眼鏡越しの風景EP34-初詣-
- 2021/1/2
- yukkoのお眼鏡
子供の頃、初詣というものに行ったことがなかった。
「寒い中、電車で人混みに出るのも大変だしなぁ~。家に居よっ」
わが家の徒歩圏内には神社がないというそんな理由だったように思う。
両親は仕事の初出のついでにお参りしていたり、なにかしら年始のご挨拶は済ませていたようだ。
神様からすると初詣をさぼっているけしからん奴は…家族の中で私だけ。
それでも大人になった私は、わりと源を担ぐ方だ。
父にいたっては、『服を洗い流す→福を洗い流す』ということで、三が日は洗濯するのも、外に干すことも、もちろん厳禁。
学生の頃は何も考えず洗濯機のスイッチを押すと「お正月に洗濯する奴があるか!」とよく怒られていた。
なのに元旦に初詣に行かないという、なんともちぐはぐな緩いルールの家だった。
実家を出てからは毎年、遅刻気味ではあるが、初詣は必ず行く。
本来は、家の一番近くの神社が守護神らしく、そんなことを聞きかじると、暑い夏の時期に早起きして、毎朝自転車を走らせては、近くの神社にお参りしてから出勤していた。イメージは大森一樹監督の尾道三部作、そんな昭和の坂道系映画が再びマイブームになり、そんなことをしてみたかっただけのような気もする。

***

■ 課題
上の初詣の随筆を、最後の文の後から書き継ぎなさい。 この後に並ぶ項目は使わなくてかまいません。

***

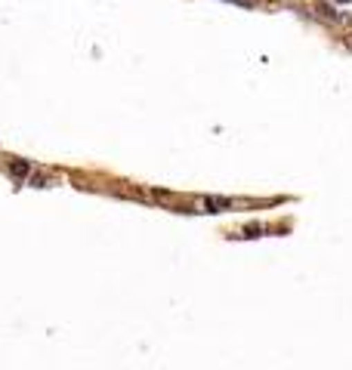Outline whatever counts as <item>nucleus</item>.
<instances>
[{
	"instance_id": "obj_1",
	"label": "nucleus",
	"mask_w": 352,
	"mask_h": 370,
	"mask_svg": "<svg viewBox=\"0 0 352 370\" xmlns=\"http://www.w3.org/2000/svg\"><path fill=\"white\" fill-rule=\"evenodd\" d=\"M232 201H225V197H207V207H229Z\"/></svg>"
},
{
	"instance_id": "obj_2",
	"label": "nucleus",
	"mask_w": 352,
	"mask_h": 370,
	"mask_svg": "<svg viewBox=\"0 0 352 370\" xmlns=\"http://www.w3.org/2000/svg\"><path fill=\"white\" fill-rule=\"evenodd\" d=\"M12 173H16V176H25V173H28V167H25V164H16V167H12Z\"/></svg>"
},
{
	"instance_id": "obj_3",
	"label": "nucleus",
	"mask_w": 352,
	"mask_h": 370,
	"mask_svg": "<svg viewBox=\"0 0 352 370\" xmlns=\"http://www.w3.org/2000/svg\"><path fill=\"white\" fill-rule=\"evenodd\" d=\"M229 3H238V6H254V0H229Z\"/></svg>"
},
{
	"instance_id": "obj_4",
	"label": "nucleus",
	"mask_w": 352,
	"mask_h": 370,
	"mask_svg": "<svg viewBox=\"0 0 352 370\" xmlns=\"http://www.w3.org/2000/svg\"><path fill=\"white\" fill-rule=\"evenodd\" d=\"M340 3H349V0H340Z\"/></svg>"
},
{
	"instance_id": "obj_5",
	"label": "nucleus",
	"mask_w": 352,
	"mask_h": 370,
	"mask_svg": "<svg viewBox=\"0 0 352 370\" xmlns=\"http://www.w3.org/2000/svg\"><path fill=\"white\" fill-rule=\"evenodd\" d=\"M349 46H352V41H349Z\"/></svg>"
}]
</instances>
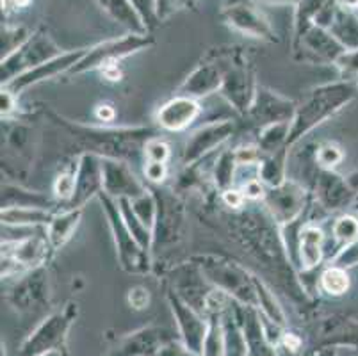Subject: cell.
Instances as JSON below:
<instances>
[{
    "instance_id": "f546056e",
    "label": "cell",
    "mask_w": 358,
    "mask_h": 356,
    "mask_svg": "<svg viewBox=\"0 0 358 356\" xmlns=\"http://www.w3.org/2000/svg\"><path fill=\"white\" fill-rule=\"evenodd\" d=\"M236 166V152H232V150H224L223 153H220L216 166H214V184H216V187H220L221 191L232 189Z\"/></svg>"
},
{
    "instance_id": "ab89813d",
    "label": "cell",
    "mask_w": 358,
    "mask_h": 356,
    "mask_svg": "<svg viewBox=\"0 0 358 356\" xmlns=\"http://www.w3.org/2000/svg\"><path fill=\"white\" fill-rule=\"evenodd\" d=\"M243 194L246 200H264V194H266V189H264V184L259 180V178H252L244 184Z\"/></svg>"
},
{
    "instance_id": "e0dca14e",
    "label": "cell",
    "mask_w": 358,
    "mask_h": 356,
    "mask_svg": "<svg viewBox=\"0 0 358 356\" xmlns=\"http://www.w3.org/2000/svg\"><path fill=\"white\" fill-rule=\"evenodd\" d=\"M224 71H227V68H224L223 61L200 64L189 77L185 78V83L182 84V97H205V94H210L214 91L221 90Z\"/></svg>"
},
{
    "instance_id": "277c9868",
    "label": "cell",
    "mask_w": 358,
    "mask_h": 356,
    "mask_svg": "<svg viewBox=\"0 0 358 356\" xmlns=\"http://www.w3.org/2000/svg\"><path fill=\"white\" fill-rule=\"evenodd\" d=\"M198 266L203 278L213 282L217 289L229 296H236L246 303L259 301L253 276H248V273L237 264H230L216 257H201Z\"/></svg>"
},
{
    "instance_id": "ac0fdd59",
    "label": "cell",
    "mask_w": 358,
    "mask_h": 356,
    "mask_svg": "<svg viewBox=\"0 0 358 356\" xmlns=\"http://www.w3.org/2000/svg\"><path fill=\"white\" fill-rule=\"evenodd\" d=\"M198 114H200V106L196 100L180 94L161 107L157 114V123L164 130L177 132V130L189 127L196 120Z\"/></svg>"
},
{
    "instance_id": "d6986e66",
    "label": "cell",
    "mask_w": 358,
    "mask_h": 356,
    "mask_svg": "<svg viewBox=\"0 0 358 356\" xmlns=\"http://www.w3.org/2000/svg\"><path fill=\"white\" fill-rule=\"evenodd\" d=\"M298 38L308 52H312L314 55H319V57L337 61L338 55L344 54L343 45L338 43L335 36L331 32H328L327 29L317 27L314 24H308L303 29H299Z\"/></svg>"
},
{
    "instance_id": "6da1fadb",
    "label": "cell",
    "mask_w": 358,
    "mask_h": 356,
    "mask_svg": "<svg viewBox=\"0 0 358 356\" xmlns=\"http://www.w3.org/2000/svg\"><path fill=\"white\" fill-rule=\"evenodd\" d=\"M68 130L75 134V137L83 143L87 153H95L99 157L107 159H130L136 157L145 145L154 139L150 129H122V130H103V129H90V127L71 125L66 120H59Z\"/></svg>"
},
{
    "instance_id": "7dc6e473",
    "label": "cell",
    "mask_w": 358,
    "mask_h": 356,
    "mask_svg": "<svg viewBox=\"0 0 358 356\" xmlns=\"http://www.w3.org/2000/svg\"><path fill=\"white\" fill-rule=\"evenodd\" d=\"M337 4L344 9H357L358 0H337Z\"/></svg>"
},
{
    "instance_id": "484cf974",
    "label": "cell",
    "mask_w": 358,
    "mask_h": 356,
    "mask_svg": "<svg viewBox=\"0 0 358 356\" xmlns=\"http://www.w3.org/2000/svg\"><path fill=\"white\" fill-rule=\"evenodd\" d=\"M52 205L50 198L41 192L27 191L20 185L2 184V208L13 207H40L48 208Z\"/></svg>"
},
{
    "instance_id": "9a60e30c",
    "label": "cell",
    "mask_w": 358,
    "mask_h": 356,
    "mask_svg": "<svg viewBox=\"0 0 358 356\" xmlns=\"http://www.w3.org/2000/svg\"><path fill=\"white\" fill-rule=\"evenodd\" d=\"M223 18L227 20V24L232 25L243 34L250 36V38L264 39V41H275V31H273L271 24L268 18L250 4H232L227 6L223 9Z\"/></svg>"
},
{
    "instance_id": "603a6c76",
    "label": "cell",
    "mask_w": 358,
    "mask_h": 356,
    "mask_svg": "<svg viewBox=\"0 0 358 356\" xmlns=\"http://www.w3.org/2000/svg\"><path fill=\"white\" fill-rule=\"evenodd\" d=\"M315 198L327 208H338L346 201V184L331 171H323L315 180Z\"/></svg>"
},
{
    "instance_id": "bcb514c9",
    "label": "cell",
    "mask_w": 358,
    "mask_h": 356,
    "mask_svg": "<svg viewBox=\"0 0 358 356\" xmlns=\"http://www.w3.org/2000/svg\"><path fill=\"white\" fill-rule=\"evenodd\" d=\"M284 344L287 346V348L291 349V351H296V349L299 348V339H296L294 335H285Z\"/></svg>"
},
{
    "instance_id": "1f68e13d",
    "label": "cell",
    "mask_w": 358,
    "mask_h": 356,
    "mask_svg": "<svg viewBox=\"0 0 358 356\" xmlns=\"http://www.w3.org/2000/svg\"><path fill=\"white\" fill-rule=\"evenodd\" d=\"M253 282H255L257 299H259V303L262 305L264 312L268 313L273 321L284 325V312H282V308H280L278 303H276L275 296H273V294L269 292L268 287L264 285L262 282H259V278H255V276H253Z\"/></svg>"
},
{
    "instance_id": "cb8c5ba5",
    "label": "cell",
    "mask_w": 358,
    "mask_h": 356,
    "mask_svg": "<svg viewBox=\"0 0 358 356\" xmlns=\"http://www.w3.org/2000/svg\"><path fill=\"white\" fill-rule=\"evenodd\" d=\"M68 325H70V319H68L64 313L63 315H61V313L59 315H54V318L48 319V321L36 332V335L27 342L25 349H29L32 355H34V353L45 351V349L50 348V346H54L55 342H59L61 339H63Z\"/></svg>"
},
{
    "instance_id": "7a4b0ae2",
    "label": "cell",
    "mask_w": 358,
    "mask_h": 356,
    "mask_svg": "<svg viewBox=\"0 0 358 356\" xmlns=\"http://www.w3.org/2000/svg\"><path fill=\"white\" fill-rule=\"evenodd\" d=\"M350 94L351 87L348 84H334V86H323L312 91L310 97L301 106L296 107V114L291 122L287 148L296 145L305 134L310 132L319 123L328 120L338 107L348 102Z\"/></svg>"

***

■ 正答
道路から階段を上がると高台になっていて見晴らしがいい。夏風に境内のくすの木の葉がサヤサヤと揺れる静かな神社だ。初詣もまずその神社に一番にお参りする。ただそこは宮司さんが常駐していない小さな神社で、おみくじが引けない。
そのあと今度は家から二番目に近い、地元で有名な大きな神社行くのだが、その神社とは、どうもおみくじの相性が悪い。
引っ越してからの3年間、1年目は凶、翌年以降は末吉や小吉なのに、全くイイコトが書かれていなかった。「吉なのに、これ書いてること凶なんじゃないの?厳しすぎぃ~」と思うほど辛口な文面。お正月から毎年へこむのもやるせない。4年目からはその神社で、おみくじを引くのを止めた。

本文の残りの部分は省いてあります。